Activity
Please transcribe the data that follows exactly as given, leaving out every picture.

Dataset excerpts
┄┄┄┄┄┄┄┄┄┄┄┄┄┄┄┄┄┄┄┄
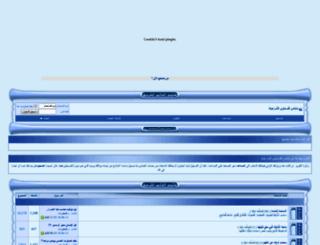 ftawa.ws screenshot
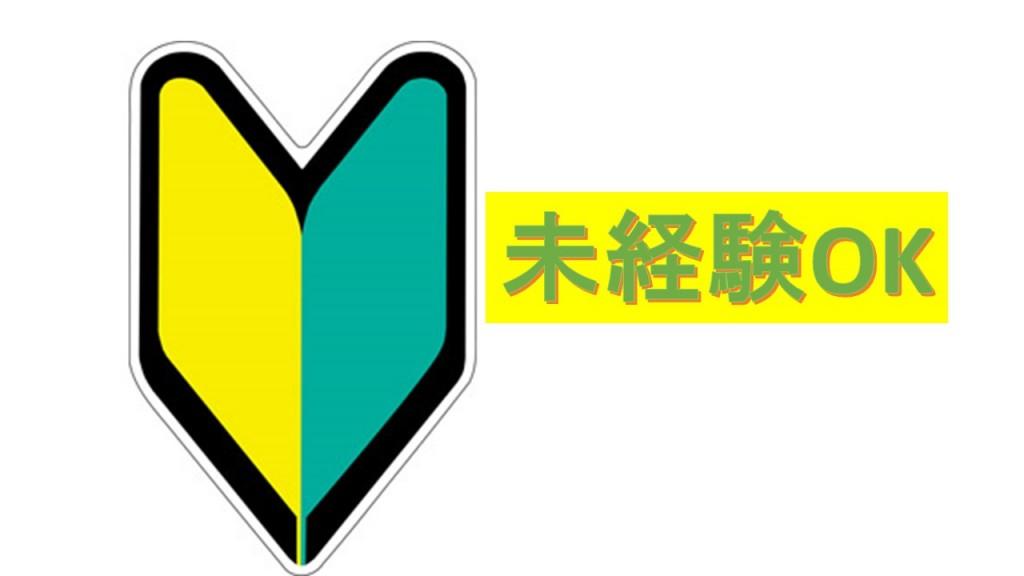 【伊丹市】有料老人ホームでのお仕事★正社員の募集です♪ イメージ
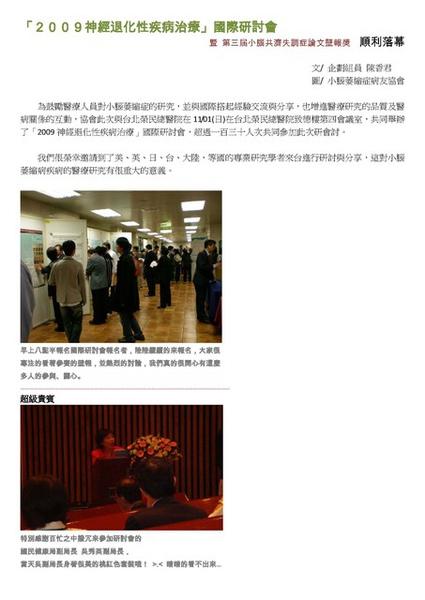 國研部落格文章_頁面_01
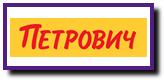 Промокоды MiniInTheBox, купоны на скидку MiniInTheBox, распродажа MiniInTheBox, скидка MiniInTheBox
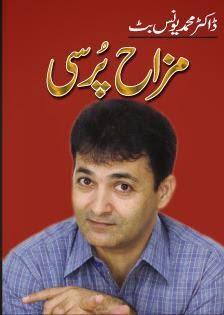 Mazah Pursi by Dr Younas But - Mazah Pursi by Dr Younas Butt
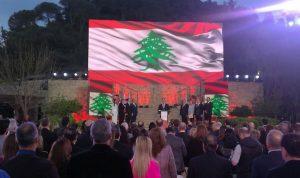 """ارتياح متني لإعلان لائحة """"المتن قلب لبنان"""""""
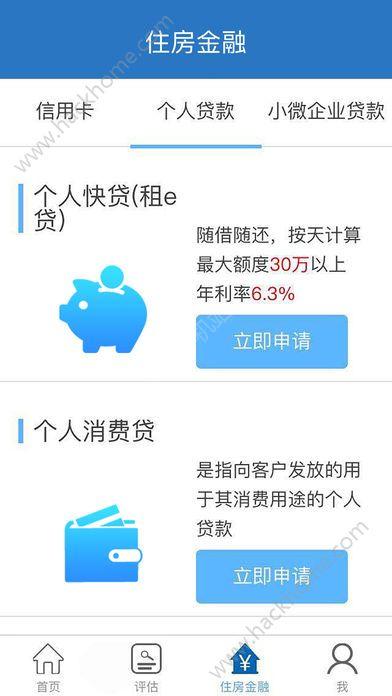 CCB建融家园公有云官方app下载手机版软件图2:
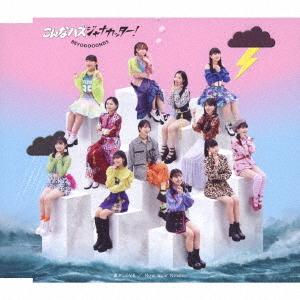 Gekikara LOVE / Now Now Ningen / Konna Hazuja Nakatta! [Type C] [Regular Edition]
┄┄┄┄┄┄┄┄┄┄┄┄┄┄┄┄┄┄┄┄
Solution to the exercise
 ftawa.ws screenshot
 【伊丹市】有料老人ホームでのお仕事★正社員の募集です♪ イメージ
 國研部落格文章_頁面_01
 Промокоды MiniInTheBox, купоны на скидку MiniInTheBox, распродажа MiniInTheBox, скидка MiniInTheBox
 Mazah Pursi by Dr Younas But - Mazah Pursi by Dr Younas Butt
 """ارتياح متني لإعلان لائحة """"المتن قلب لبنان"""""""
 CCB建融家园公有云官方app下载手机版软件图2:
 Gekikara LOVE / Now Now Ningen / Konna Hazuja Nakatta! [Type C] [Regular Edition]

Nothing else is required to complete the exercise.